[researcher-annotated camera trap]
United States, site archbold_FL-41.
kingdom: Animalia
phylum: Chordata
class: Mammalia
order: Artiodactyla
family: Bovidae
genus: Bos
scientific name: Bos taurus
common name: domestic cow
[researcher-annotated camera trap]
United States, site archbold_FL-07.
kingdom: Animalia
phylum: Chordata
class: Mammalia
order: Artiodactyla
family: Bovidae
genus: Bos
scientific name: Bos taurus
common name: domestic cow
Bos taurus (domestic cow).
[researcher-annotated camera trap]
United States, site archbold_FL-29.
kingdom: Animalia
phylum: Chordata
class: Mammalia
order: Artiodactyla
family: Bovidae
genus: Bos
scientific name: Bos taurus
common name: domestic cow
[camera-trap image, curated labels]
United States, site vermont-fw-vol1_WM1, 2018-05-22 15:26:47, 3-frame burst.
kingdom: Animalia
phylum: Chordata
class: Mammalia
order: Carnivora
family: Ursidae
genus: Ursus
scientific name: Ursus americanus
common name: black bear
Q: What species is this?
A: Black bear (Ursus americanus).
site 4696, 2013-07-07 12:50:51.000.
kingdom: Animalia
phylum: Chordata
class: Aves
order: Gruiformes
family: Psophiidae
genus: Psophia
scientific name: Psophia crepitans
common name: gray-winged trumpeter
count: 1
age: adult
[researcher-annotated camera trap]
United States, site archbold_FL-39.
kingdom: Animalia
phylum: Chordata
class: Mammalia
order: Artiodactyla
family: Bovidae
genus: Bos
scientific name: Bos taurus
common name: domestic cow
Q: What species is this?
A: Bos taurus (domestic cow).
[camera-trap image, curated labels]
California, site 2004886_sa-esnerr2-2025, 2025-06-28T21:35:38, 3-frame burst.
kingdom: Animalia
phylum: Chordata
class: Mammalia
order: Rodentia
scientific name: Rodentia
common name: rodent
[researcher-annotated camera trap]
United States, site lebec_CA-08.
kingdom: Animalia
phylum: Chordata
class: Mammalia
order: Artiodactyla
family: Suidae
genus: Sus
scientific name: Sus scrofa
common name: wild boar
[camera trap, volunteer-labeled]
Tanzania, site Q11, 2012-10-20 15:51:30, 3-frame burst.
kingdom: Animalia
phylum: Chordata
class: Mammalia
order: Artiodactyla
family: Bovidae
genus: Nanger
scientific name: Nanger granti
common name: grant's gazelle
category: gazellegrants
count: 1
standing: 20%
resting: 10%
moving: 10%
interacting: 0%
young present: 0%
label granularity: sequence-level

┄┄┄┄┄┄┄┄┄┄

■ Exercise aim:
Word for word, write out all of the entries.

■ Solved exercise:
[researcher-annotated camera trap]
United States, site archbold_FL-41.
kingdom: Animalia
phylum: Chordata
class: Mammalia
order: Artiodactyla
family: Bovidae
genus: Bos
scientific name: Bos taurus
common name: domestic cow
[researcher-annotated camera trap]
United States, site archbold_FL-07.
kingdom: Animalia
phylum: Chordata
class: Mammalia
order: Artiodactyla
family: Bovidae
genus: Bos
scientific name: Bos taurus
common name: domestic cow
Bos taurus (domestic cow).
[researcher-annotated camera trap]
United States, site archbold_FL-29.
kingdom: Animalia
phylum: Chordata
class: Mammalia
order: Artiodactyla
family: Bovidae
genus: Bos
scientific name: Bos taurus
common name: domestic cow
[camera-trap image, curated labels]
United States, site vermont-fw-vol1_WM1, 2018-05-22 15:26:47, 3-frame burst.
kingdom: Animalia
phylum: Chordata
class: Mammalia
order: Carnivora
family: Ursidae
genus: Ursus
scientific name: Ursus americanus
common name: black bear
Q: What species is this?
A: Black bear (Ursus americanus).
site 4696, 2013-07-07 12:50:51.000.
kingdom: Animalia
phylum: Chordata
class: Aves
order: Gruiformes
family: Psophiidae
genus: Psophia
scientific name: Psophia crepitans
common name: gray-winged trumpeter
count: 1
age: adult
[researcher-annotated camera trap]
United States, site archbold_FL-39.
kingdom: Animalia
phylum: Chordata
class: Mammalia
order: Artiodactyla
family: Bovidae
genus: Bos
scientific name: Bos taurus
common name: domestic cow
Q: What species is this?
A: Bos taurus (domestic cow).
[camera-trap image, curated labels]
California, site 2004886_sa-esnerr2-2025, 2025-06-28T21:35:38, 3-frame burst.
kingdom: Animalia
phylum: Chordata
class: Mammalia
order: Rodentia
scientific name: Rodentia
common name: rodent
[researcher-annotated camera trap]
United States, site lebec_CA-08.
kingdom: Animalia
phylum: Chordata
class: Mammalia
order: Artiodactyla
family: Suidae
genus: Sus
scientific name: Sus scrofa
common name: wild boar
[camera trap, volunteer-labeled]
Tanzania, site Q11, 2012-10-20 15:51:30, 3-frame burst.
kingdom: Animalia
phylum: Chordata
class: Mammalia
order: Artiodactyla
family: Bovidae
genus: Nanger
scientific name: Nanger granti
common name: grant's gazelle
category: gazellegrants
count: 1
standing: 20%
resting: 10%
moving: 10%
interacting: 0%
young present: 0%
label granularity: sequence-level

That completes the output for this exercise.